We know we need to talk to our babies, engage them in little conversations about what we are doing, whether changing diapers or washing windows! We should sing to them, tell them nursery rhymes, and read books. In turn, our babies will begin to show us they understand some of the things we frequently say. After a while they will begin to say their first words, expressions, 2-word combinations, and simple sentences. Of course I can't promise how each individual child will respond, because all children are different, just like you and I are different. But you will know your child better, and you will make simple memories together that will last a lifetime.

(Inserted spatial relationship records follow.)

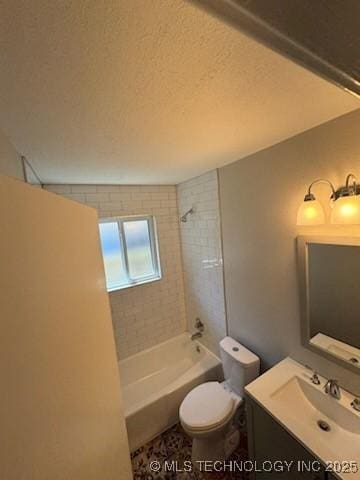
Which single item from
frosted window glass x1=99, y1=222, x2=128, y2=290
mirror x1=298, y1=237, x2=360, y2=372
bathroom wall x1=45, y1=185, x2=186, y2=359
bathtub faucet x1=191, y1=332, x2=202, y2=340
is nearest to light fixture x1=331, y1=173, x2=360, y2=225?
mirror x1=298, y1=237, x2=360, y2=372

My son recently died of cancer at 29 years of age. Shortly before he died, he suddenly raised his head from his pillow and said, "Will somebody tell me about my life?" Family and friends took turns telling him about fun times they had growing up. When they were finished, I talked to him for hours, telling him about all the funny stories I remembered from his childhood. I told him about all his favorite things and his not-so-favorite things. I sang him his favorite songs. I told him about his first stitches, and the funny haircuts he always wanted. I reminded him of all the calls I had from the Assistant Principal from his high school. I told him how smart he was. I recalled the road trips we took together, our favorite National Parks, and those we had plans to visit.

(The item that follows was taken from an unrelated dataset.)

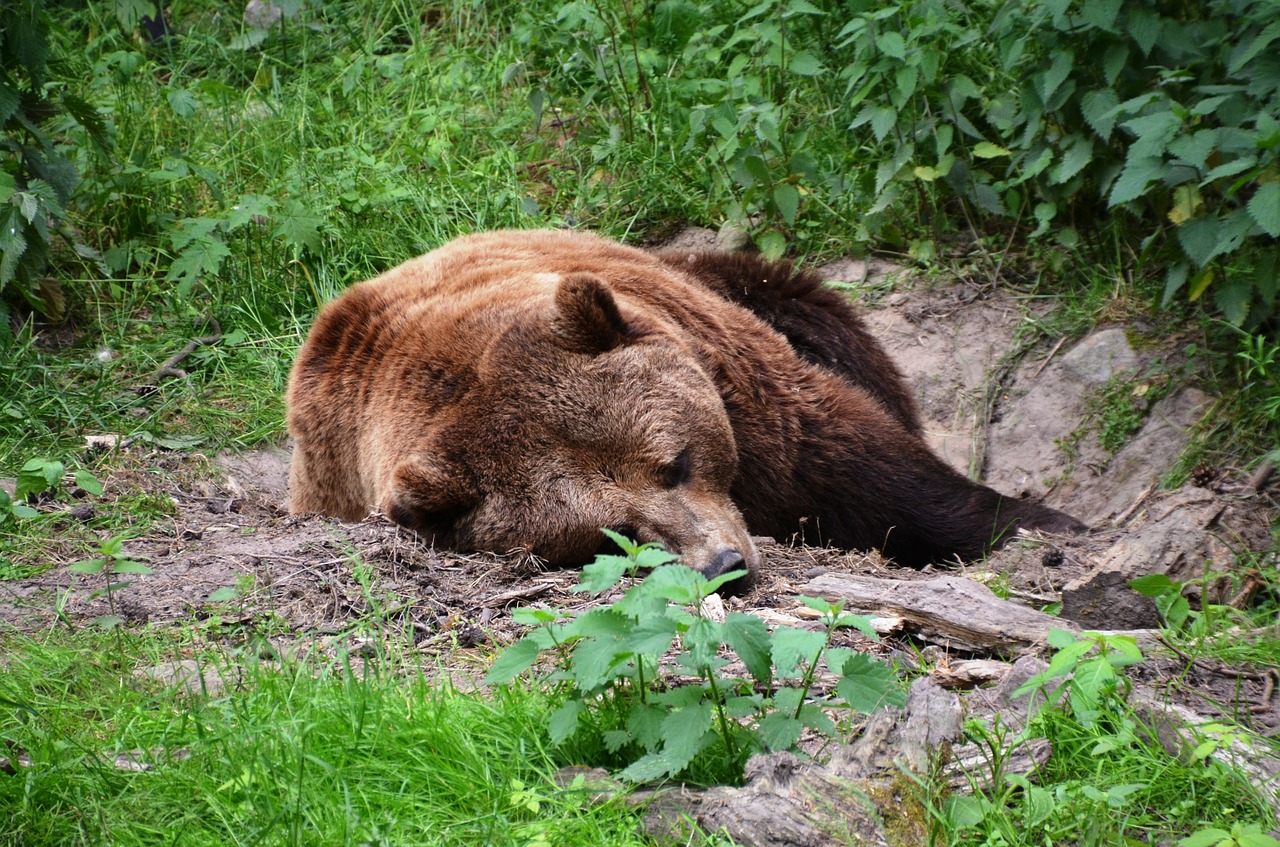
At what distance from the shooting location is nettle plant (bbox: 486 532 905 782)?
2.21m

A few weeks later, a friend and I were talking and she said that I should feel comfort knowing I had fulfilled the promise. I asked her what she was talking about. She said, "You have the answer to the question, 'What does it mean to be a good parent?' Being a good parent means having no regrets." I realized she was right. I have deep sadness in my life, many many joyous memories, but actually no regrets. I know we had wonderful times together. I have so many wonderful memories.
We don't get a "do-over" for our babies' childhoods. So talk to your babies, engage them in little conversations, sing those songs (even if they are off-key), read books over and over, and cuddle your babies. You will never regret all those wonderful times together.